LTO Tape
LTO Tapes are hands down the best and cheapest way to archive large amounts of data.
Using LTO Tapes can be a bit of a challenge, but if you're willing to use some simple Linux commands you can do it. We've detailed the whole process of buying some tape drives and tapes, setting them up with a normal desktop with PCI-E (or better yet an ECC RAM Server), and how to actually write to the tapes.
It was a tremendous challenge to build this guide, but thankfully it won't be so hard for you once you read through the details below.
Introduction
Store anywhere from 500GBs, or even 6.25 Terabytes of information on $35 tapes. That's nearly 1-2 cents per gigabyte! LTO tapes are a cheap and long-lasting data archival solution for video editors, webserver admins, or online archivists.
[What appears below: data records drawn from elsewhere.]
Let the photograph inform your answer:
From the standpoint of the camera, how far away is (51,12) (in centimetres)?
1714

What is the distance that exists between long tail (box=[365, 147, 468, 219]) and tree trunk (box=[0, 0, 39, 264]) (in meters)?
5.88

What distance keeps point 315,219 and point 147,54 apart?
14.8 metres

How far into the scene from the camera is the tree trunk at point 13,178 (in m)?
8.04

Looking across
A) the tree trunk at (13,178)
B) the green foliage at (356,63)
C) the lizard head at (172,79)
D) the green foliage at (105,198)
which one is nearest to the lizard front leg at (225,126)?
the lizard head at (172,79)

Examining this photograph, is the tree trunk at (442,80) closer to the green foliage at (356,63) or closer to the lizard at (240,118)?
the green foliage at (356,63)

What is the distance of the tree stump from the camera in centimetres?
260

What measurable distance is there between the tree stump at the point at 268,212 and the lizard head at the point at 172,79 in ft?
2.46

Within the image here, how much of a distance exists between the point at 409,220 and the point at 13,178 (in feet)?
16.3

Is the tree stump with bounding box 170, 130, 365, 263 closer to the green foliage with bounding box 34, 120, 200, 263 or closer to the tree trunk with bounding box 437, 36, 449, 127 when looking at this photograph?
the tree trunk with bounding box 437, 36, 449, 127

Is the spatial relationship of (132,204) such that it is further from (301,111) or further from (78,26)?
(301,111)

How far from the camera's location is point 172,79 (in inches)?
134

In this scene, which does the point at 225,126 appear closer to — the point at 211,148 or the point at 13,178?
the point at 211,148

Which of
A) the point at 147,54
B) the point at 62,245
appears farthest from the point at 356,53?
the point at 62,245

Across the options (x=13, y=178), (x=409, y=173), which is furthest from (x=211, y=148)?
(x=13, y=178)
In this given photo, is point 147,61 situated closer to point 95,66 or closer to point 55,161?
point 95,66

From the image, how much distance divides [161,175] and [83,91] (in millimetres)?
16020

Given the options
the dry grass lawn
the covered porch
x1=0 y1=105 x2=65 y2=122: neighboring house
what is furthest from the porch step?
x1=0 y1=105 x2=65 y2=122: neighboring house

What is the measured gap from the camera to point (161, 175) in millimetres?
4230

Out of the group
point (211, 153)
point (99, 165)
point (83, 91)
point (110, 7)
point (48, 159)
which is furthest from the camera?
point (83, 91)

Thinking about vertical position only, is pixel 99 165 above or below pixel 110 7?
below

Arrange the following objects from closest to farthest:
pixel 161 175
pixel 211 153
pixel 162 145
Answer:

Here's a great overview of the LTO format and how it benefits video production, or virtually anyone who needs to safely store hundreds of gigabytes of data for decades to come.
Choosing an LTO Type
Since LTO Drives were designed for the server market, it will be difficult to buy a drive as an individual; let alone at prices less than $100.
On the other hand, since organizations toss waves of old electronics all the time; you can easily find an LTO-3 (400/600GB) tape drive for $50 on eBay, and even less at your local surplus store. This is more than enough for a small-time archivist, and you can upgrade anytime. So choose the LTO level that fits your needs:
- LTO-3 (400/600GB)
- Tapes: $15 each
- Drives: ~$50-80 (used)
- LTO-4 (800GB)
- Tapes: $20 each
- Drives: ~$150-375 (used)
- LTO-5 (1.5/3TB)
- Tapes: $30-40 each
- Drives: ~$300 (used), ~$1,000-2,000 (new)
- LTO-6 (2.5/6.25TB)
- Tapes: $50 each
- Drives: $500 (used), ~$3,500 (new)
Here's a comparison chart.
Hooking up an LTO Drive
Now that you have an LTO Drive and some tapes; you need to use special adapters and cables to hook it server-grade SAS to a typical computer. Unfortunately, this can be somewhat difficult. But that's why this guide exists.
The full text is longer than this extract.